DESCRIPTION OF THE TASK -> Below, some lines carry pictures; leave those pictures out and retype exactly the lines from the one with "chillon: The world-famous" through the one with "Close-up Of Yellow Line On Road Texture".
____________
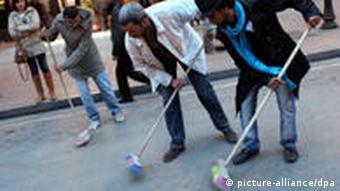 Tunisian students sweep a street in Tunis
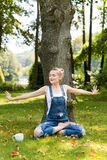 Young blonde woman drinking coffee or tea in the forest sitting in lotus pose and enjoying the warm weather in autumn. Stock Photos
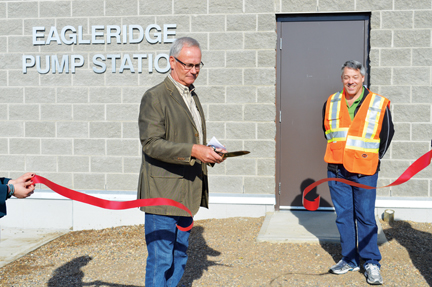 Cypress County outgoing reeve, Richard Oster cuts the ribbon to declare the new Eagleridge pump station in Dunmore and the $14.3-million Dunmore-Irvine-Walsh pipeline open on Friday afternoon.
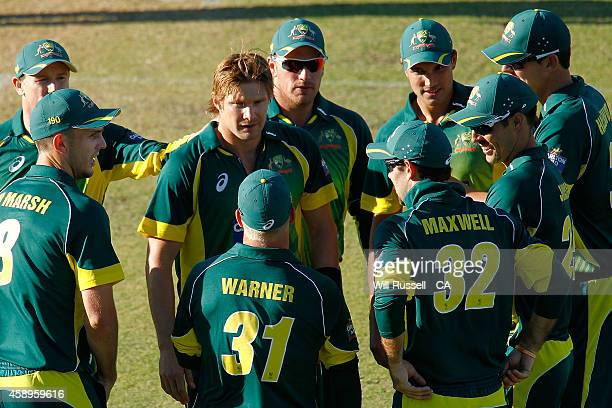 Shane Watson of Australia is congratulated by teammates after taking the wicket of Faf Du Plessis of South Africa during game one of the men's one...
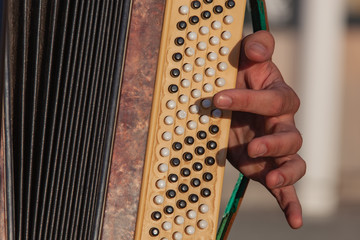 Close-up of a hand of the musician playing on keys of an old accordion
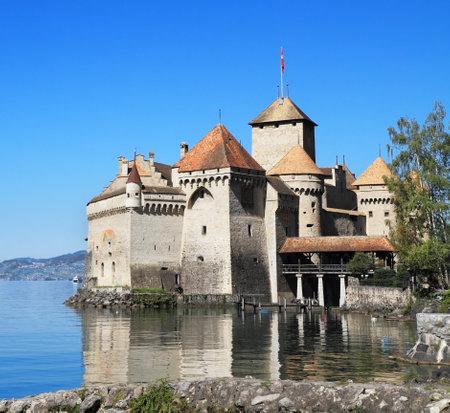 chillon: The world-famous Castle of Chillon on Lake Geneva  A beautiful sunny day in Switzerland Editorial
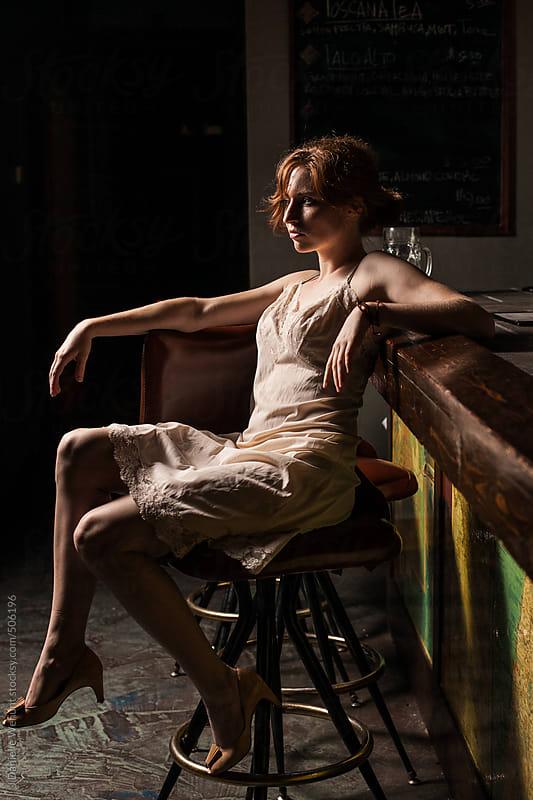 Red headed caucasian woman in lingerie sitting on dimly lit barstool by J Danielle Wehunt for Stocksy United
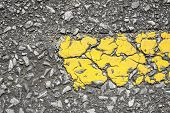Close-up Of Yellow Line On Road Texture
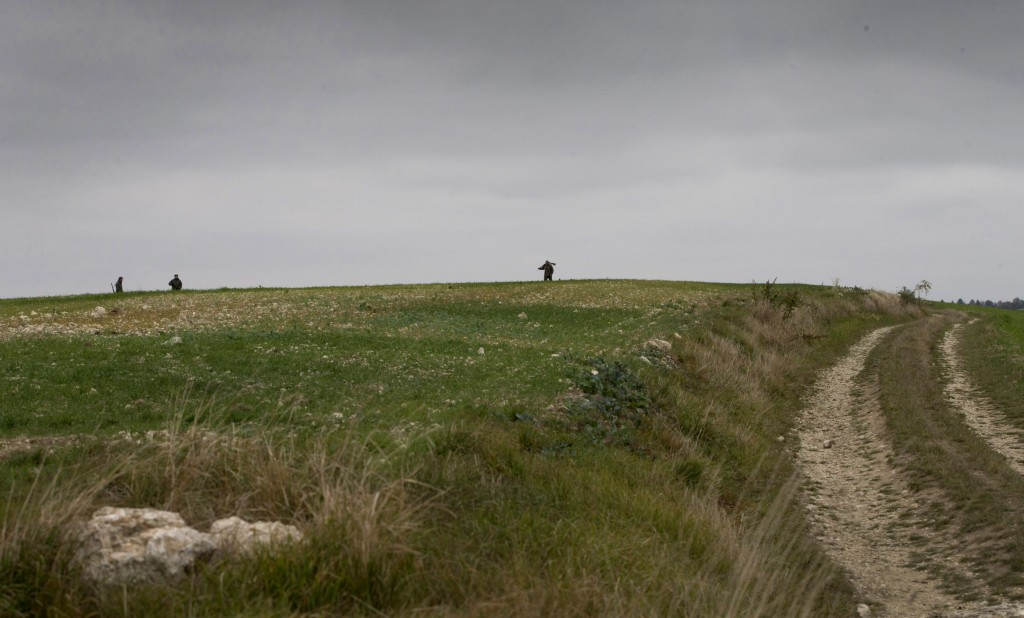 In this photo taken on Monday, Oct. 29, 2018, hunters walk on a hill where American World War I soldier Henry Gunther died in Chaumont-devant-Damville...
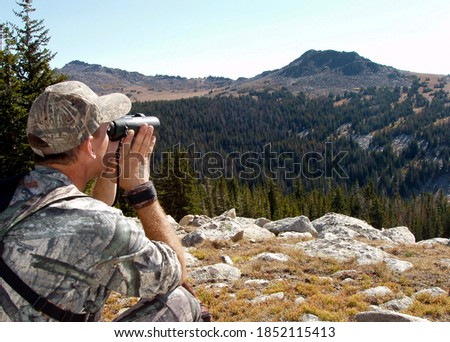 Hunter in camouflage using binoculars to search Montana hills for animals Foto d'archivio ©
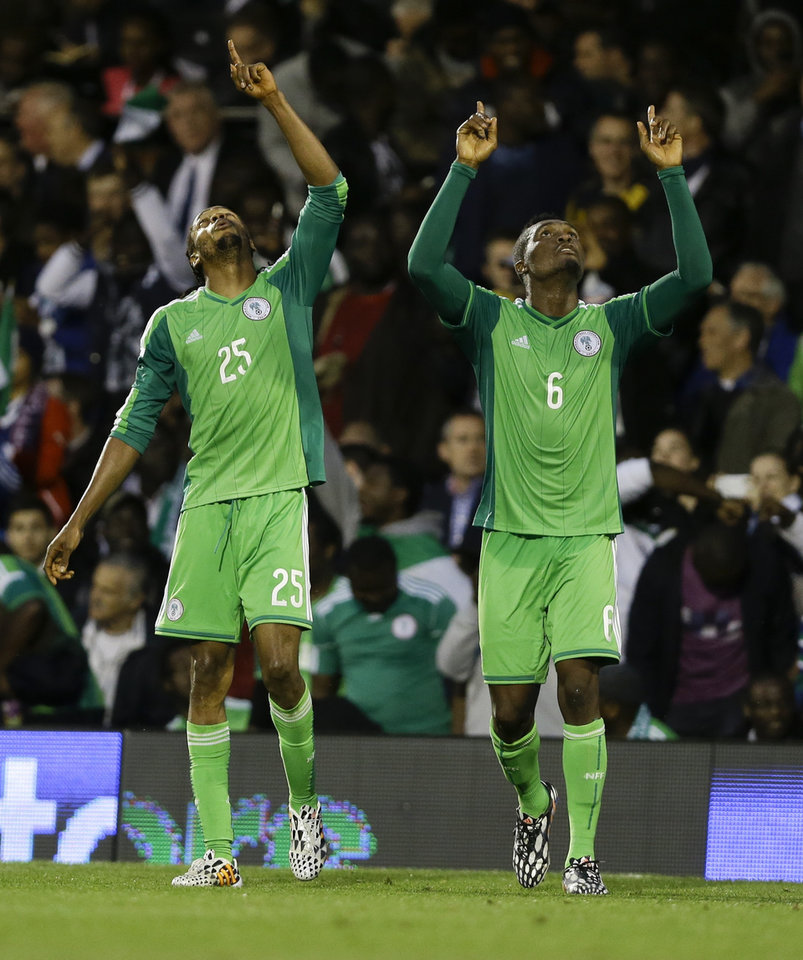 Photo - Nigeria's Michael Uchebo, left, celebrates with Azubuike Egwueke after he scores a goal during the international friendly soccer match between Nigeria and Scotland at Craven Cottage Stadium in London, Wednesday, May 28, 2014. Nigeria will be in Group F in the upcoming World Cup in Brazil. (AP Photo/Kirsty Wigglesworth)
____________
COMPLETED EXERCISE ->
 chillon: The world-famous Castle of Chillon on Lake Geneva  A beautiful sunny day in Switzerland Editorial
 Red headed caucasian woman in lingerie sitting on dimly lit barstool by J Danielle Wehunt for Stocksy United
Close-up Of Yellow Line On Road Texture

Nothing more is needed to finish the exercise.